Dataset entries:
- Opening Delimiter -

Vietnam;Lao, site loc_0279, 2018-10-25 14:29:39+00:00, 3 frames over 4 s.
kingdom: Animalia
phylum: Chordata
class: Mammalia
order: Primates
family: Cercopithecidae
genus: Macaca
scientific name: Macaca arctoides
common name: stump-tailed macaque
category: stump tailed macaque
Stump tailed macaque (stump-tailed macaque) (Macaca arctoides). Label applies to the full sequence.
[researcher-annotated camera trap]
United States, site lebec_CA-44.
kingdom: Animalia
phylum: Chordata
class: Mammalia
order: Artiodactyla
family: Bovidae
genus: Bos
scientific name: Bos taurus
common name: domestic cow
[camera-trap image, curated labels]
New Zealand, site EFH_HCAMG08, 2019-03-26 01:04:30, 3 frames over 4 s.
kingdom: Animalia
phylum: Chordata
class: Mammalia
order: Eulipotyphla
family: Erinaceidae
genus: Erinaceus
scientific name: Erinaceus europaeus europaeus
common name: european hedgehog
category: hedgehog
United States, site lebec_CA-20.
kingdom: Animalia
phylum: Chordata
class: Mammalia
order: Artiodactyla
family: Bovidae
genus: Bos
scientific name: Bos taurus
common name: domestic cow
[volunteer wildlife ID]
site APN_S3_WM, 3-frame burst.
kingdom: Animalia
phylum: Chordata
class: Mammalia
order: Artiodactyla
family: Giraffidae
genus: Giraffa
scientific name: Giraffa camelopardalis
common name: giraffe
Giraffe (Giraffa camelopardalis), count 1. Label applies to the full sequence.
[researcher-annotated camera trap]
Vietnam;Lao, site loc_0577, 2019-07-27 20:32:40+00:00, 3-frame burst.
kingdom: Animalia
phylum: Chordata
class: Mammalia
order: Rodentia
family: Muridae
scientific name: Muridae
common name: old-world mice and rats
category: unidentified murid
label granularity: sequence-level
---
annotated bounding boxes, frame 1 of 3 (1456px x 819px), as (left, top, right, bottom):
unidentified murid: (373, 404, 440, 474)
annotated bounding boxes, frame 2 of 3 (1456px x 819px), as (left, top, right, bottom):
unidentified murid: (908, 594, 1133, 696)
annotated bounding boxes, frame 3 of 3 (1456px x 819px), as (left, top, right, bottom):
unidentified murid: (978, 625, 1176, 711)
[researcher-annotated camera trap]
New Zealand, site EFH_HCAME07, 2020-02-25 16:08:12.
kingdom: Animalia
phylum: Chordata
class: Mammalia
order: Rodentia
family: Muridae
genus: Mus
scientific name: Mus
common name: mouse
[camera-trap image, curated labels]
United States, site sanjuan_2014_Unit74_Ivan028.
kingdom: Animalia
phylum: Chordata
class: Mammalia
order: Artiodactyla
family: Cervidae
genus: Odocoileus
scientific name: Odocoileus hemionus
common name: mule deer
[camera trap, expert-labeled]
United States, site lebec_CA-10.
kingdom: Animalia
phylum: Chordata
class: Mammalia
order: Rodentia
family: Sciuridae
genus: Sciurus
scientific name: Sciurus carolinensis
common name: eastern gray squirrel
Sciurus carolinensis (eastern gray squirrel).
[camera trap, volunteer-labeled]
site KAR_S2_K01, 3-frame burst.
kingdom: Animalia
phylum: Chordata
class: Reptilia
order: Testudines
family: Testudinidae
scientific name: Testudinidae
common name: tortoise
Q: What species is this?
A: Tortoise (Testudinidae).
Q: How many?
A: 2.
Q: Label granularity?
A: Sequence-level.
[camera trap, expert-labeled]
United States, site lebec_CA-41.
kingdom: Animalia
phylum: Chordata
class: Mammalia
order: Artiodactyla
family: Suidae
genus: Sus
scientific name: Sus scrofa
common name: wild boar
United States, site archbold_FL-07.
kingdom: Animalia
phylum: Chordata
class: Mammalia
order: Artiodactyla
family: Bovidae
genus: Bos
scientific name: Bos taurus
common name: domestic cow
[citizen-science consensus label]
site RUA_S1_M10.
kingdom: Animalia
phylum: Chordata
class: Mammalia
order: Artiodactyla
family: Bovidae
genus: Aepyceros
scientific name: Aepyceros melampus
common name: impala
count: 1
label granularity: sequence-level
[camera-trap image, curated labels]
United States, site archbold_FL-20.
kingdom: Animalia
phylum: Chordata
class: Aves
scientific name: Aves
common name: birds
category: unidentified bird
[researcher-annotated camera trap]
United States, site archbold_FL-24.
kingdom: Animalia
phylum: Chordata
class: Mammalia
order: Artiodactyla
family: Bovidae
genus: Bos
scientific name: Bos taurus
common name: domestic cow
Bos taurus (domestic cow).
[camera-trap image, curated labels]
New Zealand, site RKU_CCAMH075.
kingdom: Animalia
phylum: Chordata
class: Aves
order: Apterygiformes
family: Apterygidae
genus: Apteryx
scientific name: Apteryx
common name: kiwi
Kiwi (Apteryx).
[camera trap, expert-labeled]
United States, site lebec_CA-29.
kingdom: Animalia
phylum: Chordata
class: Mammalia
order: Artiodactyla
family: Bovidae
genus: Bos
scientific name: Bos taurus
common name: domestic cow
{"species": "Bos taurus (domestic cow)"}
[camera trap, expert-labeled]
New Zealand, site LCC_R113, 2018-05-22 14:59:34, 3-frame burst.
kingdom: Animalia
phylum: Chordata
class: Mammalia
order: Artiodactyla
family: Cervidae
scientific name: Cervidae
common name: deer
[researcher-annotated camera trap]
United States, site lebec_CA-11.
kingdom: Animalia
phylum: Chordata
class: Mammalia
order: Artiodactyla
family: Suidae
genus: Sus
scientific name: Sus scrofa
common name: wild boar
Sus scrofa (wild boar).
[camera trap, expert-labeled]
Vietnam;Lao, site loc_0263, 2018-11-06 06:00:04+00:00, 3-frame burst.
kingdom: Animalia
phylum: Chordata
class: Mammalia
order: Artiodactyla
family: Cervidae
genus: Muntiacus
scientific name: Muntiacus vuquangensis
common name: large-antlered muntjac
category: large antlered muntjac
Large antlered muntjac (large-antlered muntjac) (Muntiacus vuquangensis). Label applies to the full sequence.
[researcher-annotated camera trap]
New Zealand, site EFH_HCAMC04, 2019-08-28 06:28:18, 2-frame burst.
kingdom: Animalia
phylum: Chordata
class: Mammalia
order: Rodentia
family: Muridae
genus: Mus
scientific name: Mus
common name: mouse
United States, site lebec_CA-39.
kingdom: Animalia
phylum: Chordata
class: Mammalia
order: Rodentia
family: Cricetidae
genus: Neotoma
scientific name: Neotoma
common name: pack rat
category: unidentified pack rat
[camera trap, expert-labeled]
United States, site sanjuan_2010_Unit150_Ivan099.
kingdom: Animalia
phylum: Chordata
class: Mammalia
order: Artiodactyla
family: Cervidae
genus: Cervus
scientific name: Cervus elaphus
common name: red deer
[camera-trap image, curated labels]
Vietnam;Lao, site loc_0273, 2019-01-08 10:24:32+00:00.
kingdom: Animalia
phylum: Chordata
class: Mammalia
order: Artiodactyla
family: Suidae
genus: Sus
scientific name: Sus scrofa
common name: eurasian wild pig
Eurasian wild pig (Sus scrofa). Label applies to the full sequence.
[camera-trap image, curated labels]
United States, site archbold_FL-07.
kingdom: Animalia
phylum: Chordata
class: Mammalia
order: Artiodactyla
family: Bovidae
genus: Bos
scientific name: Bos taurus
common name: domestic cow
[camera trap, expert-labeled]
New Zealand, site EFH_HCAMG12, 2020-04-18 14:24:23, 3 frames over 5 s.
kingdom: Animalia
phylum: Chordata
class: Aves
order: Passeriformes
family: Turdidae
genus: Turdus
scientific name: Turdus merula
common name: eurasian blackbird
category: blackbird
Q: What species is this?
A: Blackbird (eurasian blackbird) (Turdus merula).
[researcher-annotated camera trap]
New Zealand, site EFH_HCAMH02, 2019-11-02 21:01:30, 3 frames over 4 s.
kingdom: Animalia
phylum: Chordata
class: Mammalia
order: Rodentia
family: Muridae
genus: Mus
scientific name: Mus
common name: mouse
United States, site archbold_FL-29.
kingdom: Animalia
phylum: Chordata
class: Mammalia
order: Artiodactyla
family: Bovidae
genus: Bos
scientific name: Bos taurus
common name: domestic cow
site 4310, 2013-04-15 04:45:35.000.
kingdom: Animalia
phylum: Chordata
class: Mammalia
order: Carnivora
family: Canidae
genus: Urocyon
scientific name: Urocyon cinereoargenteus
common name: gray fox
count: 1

- Closing Delimiter -

Beginning at the first line of the records, retype exactly every line up to and including the one with "common name: old-world mice and rats".

◆ **Solution below**
Vietnam;Lao, site loc_0279, 2018-10-25 14:29:39+00:00, 3 frames over 4 s.
kingdom: Animalia
phylum: Chordata
class: Mammalia
order: Primates
family: Cercopithecidae
genus: Macaca
scientific name: Macaca arctoides
common name: stump-tailed macaque
category: stump tailed macaque
Stump tailed macaque (stump-tailed macaque) (Macaca arctoides). Label applies to the full sequence.
[researcher-annotated camera trap]
United States, site lebec_CA-44.
kingdom: Animalia
phylum: Chordata
class: Mammalia
order: Artiodactyla
family: Bovidae
genus: Bos
scientific name: Bos taurus
common name: domestic cow
[camera-trap image, curated labels]
New Zealand, site EFH_HCAMG08, 2019-03-26 01:04:30, 3 frames over 4 s.
kingdom: Animalia
phylum: Chordata
class: Mammalia
order: Eulipotyphla
family: Erinaceidae
genus: Erinaceus
scientific name: Erinaceus europaeus europaeus
common name: european hedgehog
category: hedgehog
United States, site lebec_CA-20.
kingdom: Animalia
phylum: Chordata
class: Mammalia
order: Artiodactyla
family: Bovidae
genus: Bos
scientific name: Bos taurus
common name: domestic cow
[volunteer wildlife ID]
site APN_S3_WM, 3-frame burst.
kingdom: Animalia
phylum: Chordata
class: Mammalia
order: Artiodactyla
family: Giraffidae
genus: Giraffa
scientific name: Giraffa camelopardalis
common name: giraffe
Giraffe (Giraffa camelopardalis), count 1. Label applies to the full sequence.
[researcher-annotated camera trap]
Vietnam;Lao, site loc_0577, 2019-07-27 20:32:40+00:00, 3-frame burst.
kingdom: Animalia
phylum: Chordata
class: Mammalia
order: Rodentia
family: Muridae
scientific name: Muridae
common name: old-world mice and rats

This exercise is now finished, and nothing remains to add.